The story was originally published in Spanish in Borges' 1941 collection of stories El Jardín de senderos que se bifurcan (The Garden of Forking Paths). That entire book was, in turn, included within his much-reprinted Ficciones (1944). Two English-language translations appeared approximately simultaneously in 1962, one by James E. Irby in a diverse collection of Borges's works titled Labyrinths and the other by Anthony Kerrigan as part of a collaborative translation of the entirety of Ficciones.

Plot summary

Borges' narrator describes how his universe consists of an enormous expanse of adjacent hexagonal rooms, each of which contains the bare necessities for human survival—and four walls of bookshelves. Though the order and content of the books are random and apparently completely meaningless, the inhabitants believe that the books contain every possible ordering of just 25 basic characters (22 letters, the period, the comma, and space). Though the vast majority of the books in this universe are pure gibberish, the library also must contain, somewhere, every coherent book ever written, or that might ever be written, and every possible permutation or slightly erroneous version of every one of those books. The narrator notes that the library must contain all useful information, including predictions of the future, biographies of any person, and translations of every book in all languages. Conversely, for many of the texts, some language could be devised that would make it readable with any of a vast number of different contents.
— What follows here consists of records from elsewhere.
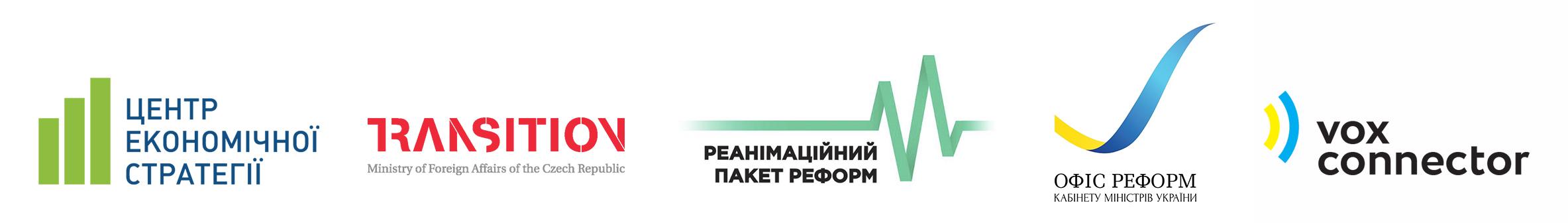 cover web kiev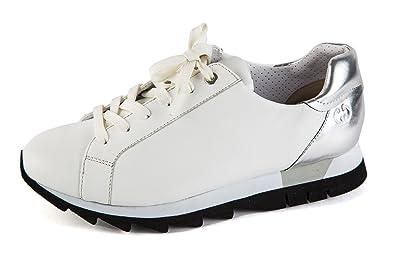 Gerry Weber Damen Komfort Sneaker Low Gold Silber
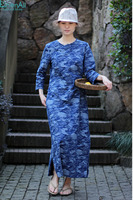 100 Cotton Clothing Blue Camouflage Women S Chinese Style Handmade Buttons Long Female Linen Cheongsam Dress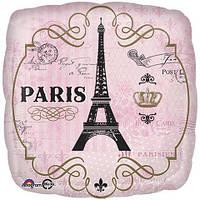 """Шар фольга 18"""" Париж 3202-0065"""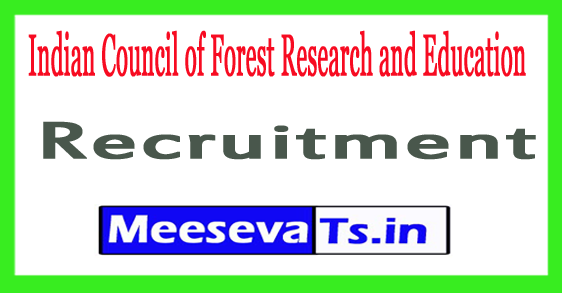 Indian Council of Forest Research and Education Dehradun Forest Conservator Recruitment 2017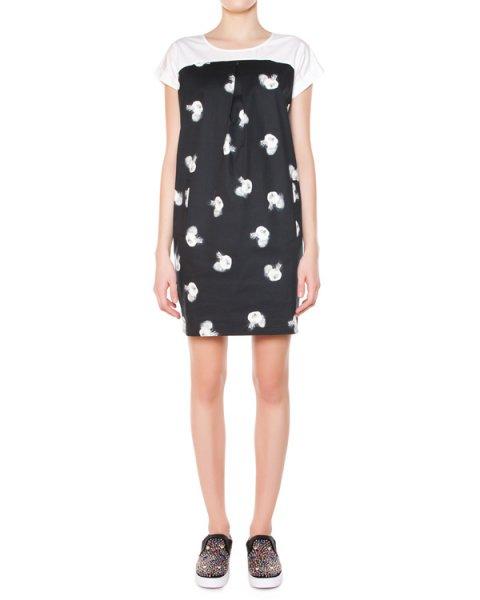 платье  артикул PC12A марки Ultra Chic купить за 13000 руб.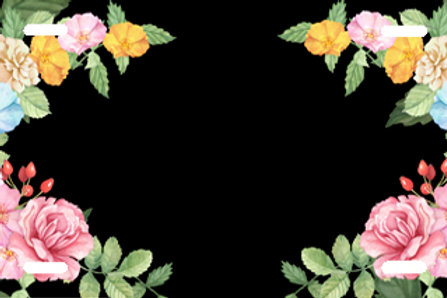 LP00980-Roses for Monogram
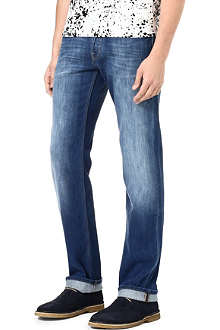 7 FOR ALL MANKIND Sunset regular-fit jeans
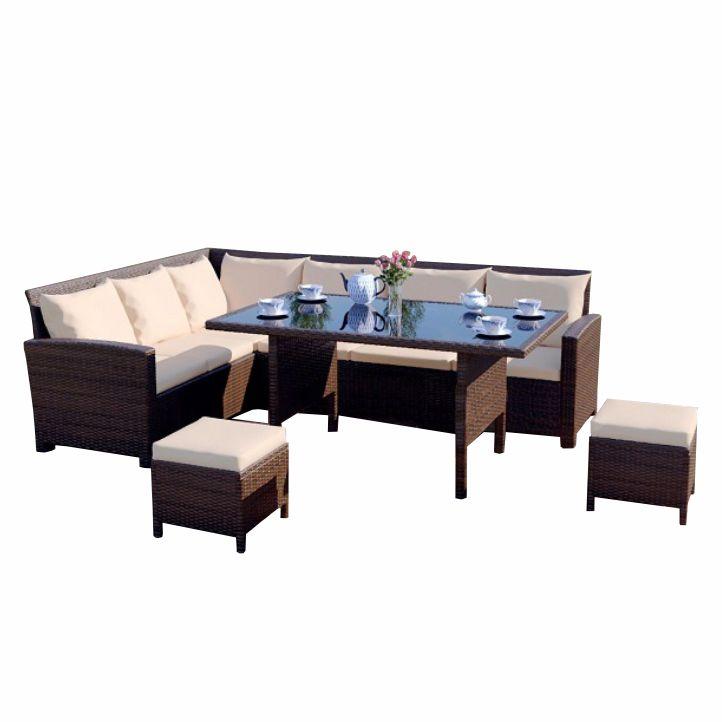 STARK záhradný set, roh s vankúšmi/konferenčný stôl, ratan,hnedá/krémová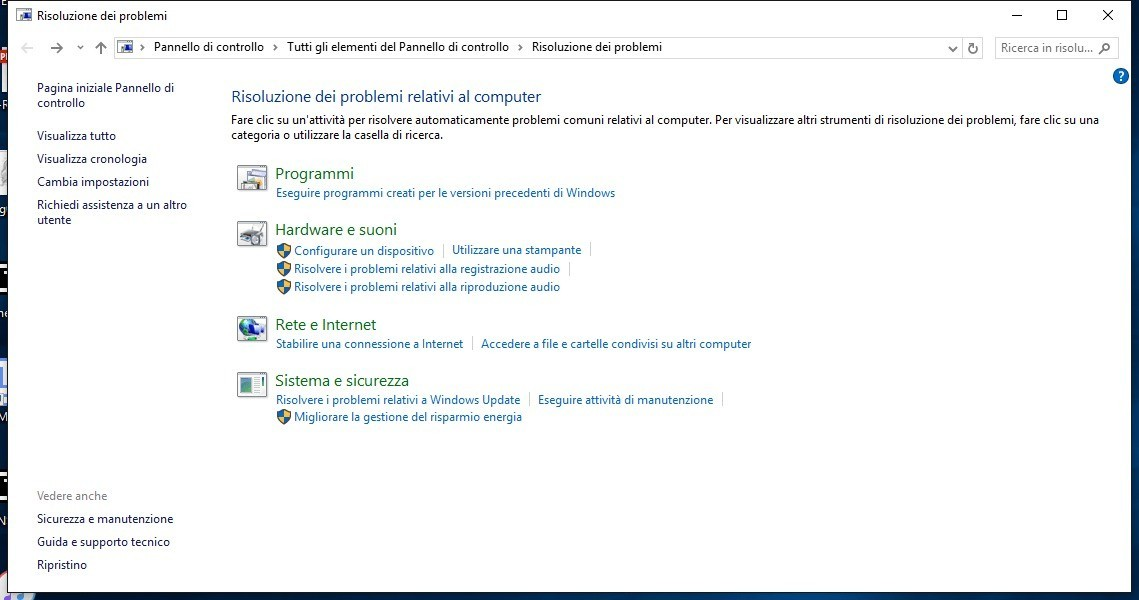 Come risolvere i problemi di download dell'aggiornamento cumulativo KB3189866 di Windows 10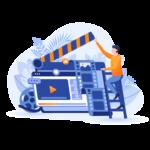 wideo w e-commerce - większa konwersja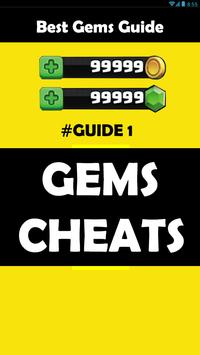 Gems For Clash Royale Cheats poster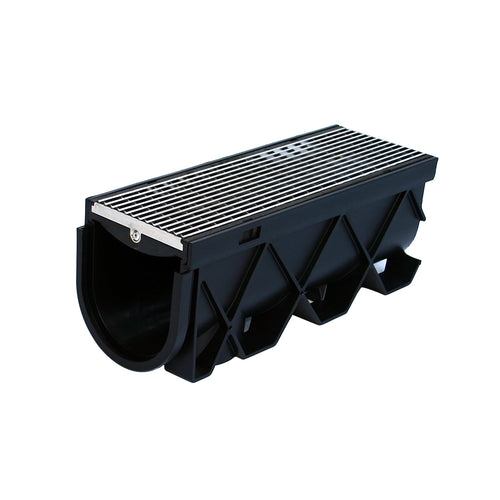 "Storm Drain 40"" Architectural 316 Stainless Steel Grate"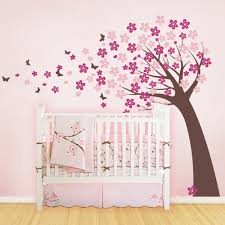 Flower Wall Decals For Nursery by Blowing Cherry Blossom Tree Cute Style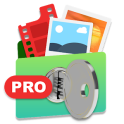 Lock & Hide Photos Videos - Pro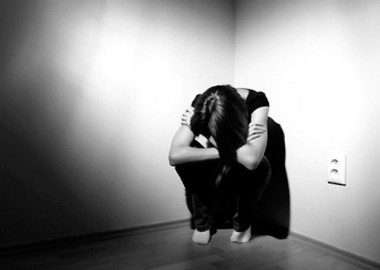 depression-01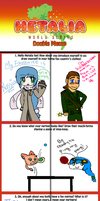 Hetalia Double Drawing~ by Syravene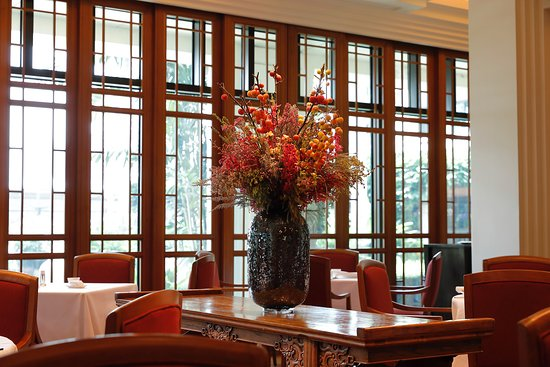 Mei Jiang: Floral Arrangement In Dining Area.
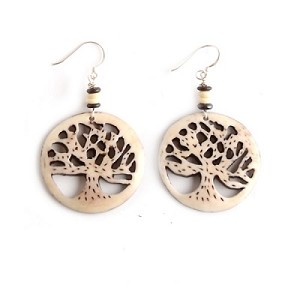 Tree of Life Bone Earrings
Despite—indeed, because of—this glut of information, all books are totally useless to the reader, leaving the librarians in a state of suicidal despair. This leads some librarians to superstitious and cult-like behaviors, such as the "Purifiers", who arbitrarily destroy books they deem nonsense as they scour through the library seeking the "Crimson Hexagon" and its illustrated, magical books. Others believe that since all books exist in the library, somewhere one of the books must be a perfect index of the library's contents; some even believe that a messianic figure known as the "Man of the Book" has read it, and they travel through the library seeking him.

Themes

Borges in 1976

The story repeats the theme of Borges' 1939 essay "The Total Library" ("La Biblioteca total"), which in turn acknowledges the earlier development of this theme by Kurd Lasswitz in his 1901 story "The Universal Library" ("Die Universalbibliothek"):

Certain examples that Aristotle attributes to Democritus and Leucippus clearly prefigure it, but its belated inventor is Gustav Theodor Fechner, and its first exponent, Kurd Lasswitz. [...] In his book The Race with the Tortoise (Berlin, 1919), Dr Theodor Wolff suggests that it is a derivation from, or a parody of, Ramón Llull's thinking machine [...T]he elements of his game are the universal orthographic symbols, not the words of a language [...] Lasswitz arrives at twenty-five symbols (twenty-two letters, the space, the period, the comma), whose recombinations and repetitions encompass everything possible to express in all languages. The totality of such variations would form a Total Library of astronomical size. Lasswitz urges mankind to construct that inhuman library, which chance would organize and which would eliminate intelligence. (Wolff's The Race with the Tortoise expounds the execution and the dimensions of that impossible enterprise.)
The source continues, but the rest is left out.